ENTRE les Roys & les Sujets il y a vne relation si belle & si
harmonieuse, qu’il s’en engendre dans les cœurs vne affection
ardante & naturelle : & quoy qu’il semble que la grandeur des
vns soit contraire à la bassesse des autres ; & que l’obeïssance
soit infiniment éloignée du commandement ; il arriue toutesfois,
que cét éloignement & cette contrarieté, n’empesche point que tous
ensemble ne s’approchent, & ne s’attachent par les puissans liens d’vne
amour extréme.

Cette verité dont nous voyons tant de rares & de beaux exemples, n’est
point vne verité hazardeuse ; ces fondemens sont plantez dans le cours de la
nature & de la raison. Naturellement toutes choses ayment ce qui contribuë
à leur subsistance ; comme elles haïssent ce qui la ruine & les fait perir : Il n’y
a point de vegetaux ny d’animaux au monde ; il n’y a point d’indiuidu, ny
d’espece de chose viuante, qui ne cherisse ce qui l’entretient : Les estres
mesmes insensibles, si l’on leur pouuoit considerer quelque action, ce ne
seroit que ce sentiment.

Le mesme effet passé de la nature aux choses moralles, & sur le fons de cét
ordre naturel ce pose & s’establit celuy de la raison. Nous aymons ceux qui
nous protegent dans les biens du monde ; celuy qui soustient nos dignitez ;
celuy qui conserue nos richesses ; celuy qui deffend nostre honneur, nous
est pretieux.
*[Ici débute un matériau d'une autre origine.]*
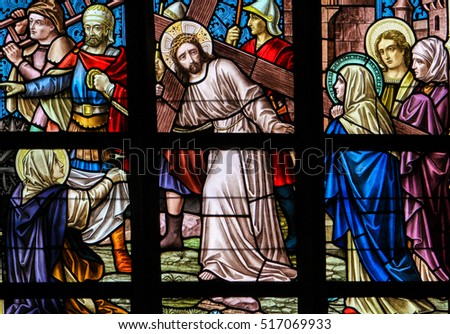 ALSEMBERG, BELGIUM - APRIL 3, 2008: Stained Glass window depicting Jesus meeting Mary and Veronica on the Via Dolorosa in the Church of Alsemberg, Belgium.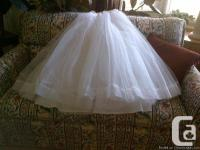 This is a three layer rigid nylon crinoline, to be wore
Nous cõsiderons ceux dont nous receuons des faueurs comme
le Soleil est consideré de la Lunc, dont elle reçoit sa lumiere ; si elle pouuoit
s’exprimer, elle le nommeroit son bon maistre, ou son cher frere.

Dans la Religion mesmes, ceux qui soustistennent nostre foy, qui nourrissent
nos ames de la nourriture celeste, nous sont venerables : & quelque
qualité qui nous illustre, la leur nous est tousiours saincte & respectueuse ;
& leur presence nous imprime tout à la fois, la crainte auec le respect.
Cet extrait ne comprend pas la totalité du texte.